(515d) Axial Segregation in Bubbling, Gas-Fluidized Beds with Continuous Size Distributions
Due to a lack of understanding of polydisperse flows, processes employing particulate flows often operate below design capacity and exhibit undesired flow behavior. Previous work, including experiments, theoretical efforts, and simulations, has largely focused on binary mixtures (two particle species which vary in size and/or density) to characterize and better understand the segregation behavior. Relatively little work has been performed, however, for continuous size distributions, despite their practical importance. Experiments involving Geldart Group B particles with a continuous size distribution have been carried out under atmospheric conditions. The system under consideration is a gas-fluidized bed, in which local segregation measurements are taken. Sand of various widths of Gaussian and lognormal distributions were fluidized, then axial segregation profiles were obtained from frozen-bed sectioning.
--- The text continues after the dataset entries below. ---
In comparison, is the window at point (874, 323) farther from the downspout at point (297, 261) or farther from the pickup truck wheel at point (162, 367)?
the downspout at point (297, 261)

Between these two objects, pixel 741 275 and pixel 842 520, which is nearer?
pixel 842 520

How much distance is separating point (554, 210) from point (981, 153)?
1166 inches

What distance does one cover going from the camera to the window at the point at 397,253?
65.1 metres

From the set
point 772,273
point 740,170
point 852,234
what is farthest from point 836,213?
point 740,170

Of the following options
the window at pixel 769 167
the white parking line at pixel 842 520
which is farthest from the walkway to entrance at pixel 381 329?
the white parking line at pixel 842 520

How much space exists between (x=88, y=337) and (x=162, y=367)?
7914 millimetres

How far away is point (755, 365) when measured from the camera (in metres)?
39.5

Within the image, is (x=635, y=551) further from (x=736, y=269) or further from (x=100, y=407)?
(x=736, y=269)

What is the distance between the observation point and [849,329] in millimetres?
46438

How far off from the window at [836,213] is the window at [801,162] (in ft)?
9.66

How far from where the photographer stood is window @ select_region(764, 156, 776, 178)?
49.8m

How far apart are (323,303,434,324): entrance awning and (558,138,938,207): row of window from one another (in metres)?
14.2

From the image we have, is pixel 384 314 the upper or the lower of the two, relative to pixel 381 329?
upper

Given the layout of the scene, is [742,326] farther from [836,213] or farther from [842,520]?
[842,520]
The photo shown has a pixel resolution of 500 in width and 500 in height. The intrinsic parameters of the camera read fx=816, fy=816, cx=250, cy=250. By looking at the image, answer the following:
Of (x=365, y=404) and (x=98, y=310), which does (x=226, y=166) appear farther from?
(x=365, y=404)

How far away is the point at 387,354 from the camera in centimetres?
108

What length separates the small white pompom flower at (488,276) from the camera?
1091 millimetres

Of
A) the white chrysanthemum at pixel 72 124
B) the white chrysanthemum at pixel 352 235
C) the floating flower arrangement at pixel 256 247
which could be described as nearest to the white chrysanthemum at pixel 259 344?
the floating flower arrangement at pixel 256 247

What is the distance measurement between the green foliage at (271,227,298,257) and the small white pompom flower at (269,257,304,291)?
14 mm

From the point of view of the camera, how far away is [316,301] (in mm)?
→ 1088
Experimental results show that (i) the mean particle diameter decreases with increasing height within the bed, (ii) the degree of segregation increases with increasing width of the particle size distribution, and (iii) the shape of the local size distribution (i.e., Gaussian or lognormal) is preserved with respect to the overall distribution, even in the presence of size segregation. These experimental findings agree with discrete particle simulations carried out by Dahl et al. (2003) for granular systems and Dahl and Hrenya (2005) for gas-fluidized systems, and are expected to simplify subsequent continuum modelling efforts. A surprising fourth finding, however, is that the degree of segregation is non-monotonic with respect to the width of lognormal distributions.
Dahl, S.R., Clelland R., and Hrenya C.M. (2003). Three-dimensional, rapid shear flow of particles with continuous size distributions. Powder Technology 138 (1): 7-12.
Dahl, S. R., and Hrenya, C.M. (2005). Size segregation in gas-solid fluidized beds with continuous size distributions. Chemical Engineering Science 60: 6658-6673.